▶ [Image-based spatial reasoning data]
■ ■ ■

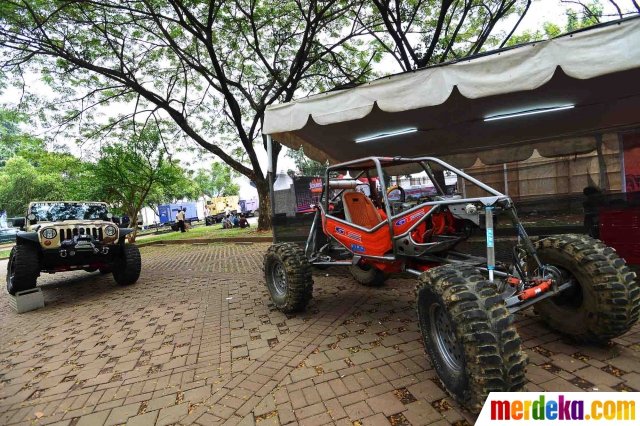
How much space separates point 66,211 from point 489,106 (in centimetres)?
905

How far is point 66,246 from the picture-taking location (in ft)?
19.4

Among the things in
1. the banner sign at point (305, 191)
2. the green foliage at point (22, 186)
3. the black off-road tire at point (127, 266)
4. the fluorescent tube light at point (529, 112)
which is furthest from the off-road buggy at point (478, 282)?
the green foliage at point (22, 186)

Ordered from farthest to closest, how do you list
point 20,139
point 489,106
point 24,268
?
point 20,139
point 489,106
point 24,268

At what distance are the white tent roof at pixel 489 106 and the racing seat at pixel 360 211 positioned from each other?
1.21m

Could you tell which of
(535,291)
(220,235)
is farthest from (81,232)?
(220,235)

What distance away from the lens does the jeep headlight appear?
229 inches

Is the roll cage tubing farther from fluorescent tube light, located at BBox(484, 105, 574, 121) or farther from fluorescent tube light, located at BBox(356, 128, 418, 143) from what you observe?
fluorescent tube light, located at BBox(484, 105, 574, 121)

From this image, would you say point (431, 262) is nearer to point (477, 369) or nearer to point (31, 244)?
point (477, 369)

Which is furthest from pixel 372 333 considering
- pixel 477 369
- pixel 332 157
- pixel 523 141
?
pixel 523 141

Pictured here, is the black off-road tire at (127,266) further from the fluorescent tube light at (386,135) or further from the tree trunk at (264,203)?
the tree trunk at (264,203)

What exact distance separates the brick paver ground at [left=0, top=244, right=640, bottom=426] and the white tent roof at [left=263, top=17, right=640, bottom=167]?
268cm

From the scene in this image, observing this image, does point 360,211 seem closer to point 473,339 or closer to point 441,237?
point 441,237

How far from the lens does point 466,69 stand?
3.71m

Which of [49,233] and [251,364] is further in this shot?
[49,233]
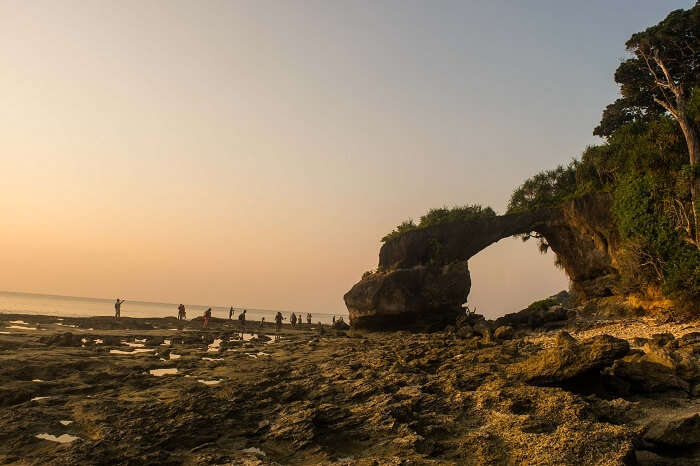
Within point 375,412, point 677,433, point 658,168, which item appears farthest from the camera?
point 658,168

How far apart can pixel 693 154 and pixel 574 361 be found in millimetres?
19829

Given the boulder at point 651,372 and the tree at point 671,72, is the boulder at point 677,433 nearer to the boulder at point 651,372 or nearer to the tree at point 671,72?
the boulder at point 651,372

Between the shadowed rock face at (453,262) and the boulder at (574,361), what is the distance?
21.5m

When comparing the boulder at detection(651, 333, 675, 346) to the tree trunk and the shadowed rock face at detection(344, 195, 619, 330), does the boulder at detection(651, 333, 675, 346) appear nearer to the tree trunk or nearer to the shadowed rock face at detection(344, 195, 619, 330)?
the tree trunk

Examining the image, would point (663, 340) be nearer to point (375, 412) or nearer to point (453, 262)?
point (375, 412)

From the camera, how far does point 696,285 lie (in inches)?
731

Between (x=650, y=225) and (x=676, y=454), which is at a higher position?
(x=650, y=225)

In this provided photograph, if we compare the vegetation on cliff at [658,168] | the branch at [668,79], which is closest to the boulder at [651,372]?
the vegetation on cliff at [658,168]

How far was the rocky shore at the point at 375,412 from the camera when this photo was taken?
5.65m

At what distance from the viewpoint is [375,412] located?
7.55m

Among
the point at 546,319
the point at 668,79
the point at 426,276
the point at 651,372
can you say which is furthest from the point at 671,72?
the point at 651,372

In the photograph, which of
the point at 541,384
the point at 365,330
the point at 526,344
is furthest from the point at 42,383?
the point at 365,330

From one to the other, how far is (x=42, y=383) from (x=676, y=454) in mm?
13692

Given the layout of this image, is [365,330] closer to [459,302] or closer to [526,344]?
[459,302]
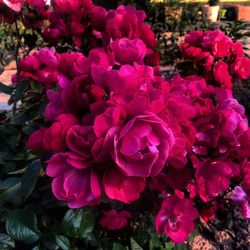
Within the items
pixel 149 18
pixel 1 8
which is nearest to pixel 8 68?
pixel 149 18

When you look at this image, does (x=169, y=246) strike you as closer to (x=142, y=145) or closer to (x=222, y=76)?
(x=222, y=76)

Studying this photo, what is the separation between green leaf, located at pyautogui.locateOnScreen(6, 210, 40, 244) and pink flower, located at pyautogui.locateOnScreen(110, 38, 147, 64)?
1.58ft

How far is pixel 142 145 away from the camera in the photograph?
734mm

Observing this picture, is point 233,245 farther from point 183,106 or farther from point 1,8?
point 1,8

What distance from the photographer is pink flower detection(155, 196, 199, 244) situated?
1.04m

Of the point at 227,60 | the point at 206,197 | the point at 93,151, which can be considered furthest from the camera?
the point at 227,60

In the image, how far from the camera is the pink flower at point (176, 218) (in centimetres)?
104

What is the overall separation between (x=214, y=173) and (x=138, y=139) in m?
0.26

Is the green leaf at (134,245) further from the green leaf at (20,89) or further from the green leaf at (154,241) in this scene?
the green leaf at (20,89)

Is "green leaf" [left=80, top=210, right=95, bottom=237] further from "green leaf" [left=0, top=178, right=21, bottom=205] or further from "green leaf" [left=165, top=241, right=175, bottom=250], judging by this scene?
"green leaf" [left=165, top=241, right=175, bottom=250]

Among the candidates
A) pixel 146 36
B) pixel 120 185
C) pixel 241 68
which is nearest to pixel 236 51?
pixel 241 68

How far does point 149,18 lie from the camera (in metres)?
6.95

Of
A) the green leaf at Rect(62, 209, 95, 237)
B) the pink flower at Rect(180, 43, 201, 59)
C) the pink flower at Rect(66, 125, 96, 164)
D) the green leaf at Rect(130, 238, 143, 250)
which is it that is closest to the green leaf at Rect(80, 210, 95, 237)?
the green leaf at Rect(62, 209, 95, 237)

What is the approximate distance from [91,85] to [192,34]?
969 mm
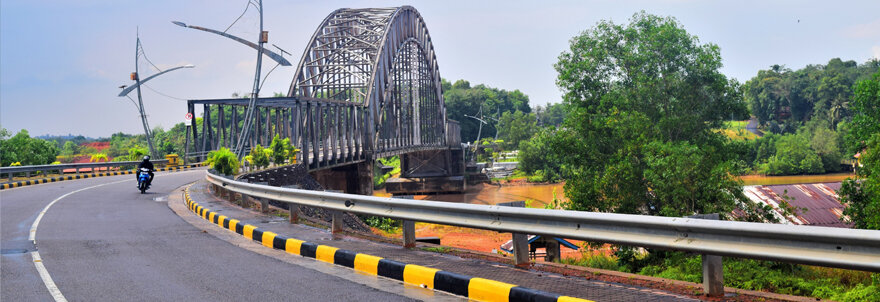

■ ■ ■

▶ [WHAT YOU WILL DO]
State how many lines of the entries above contain the word "vegetation", giving only the number.

▶ [TASK RESPONSE]
2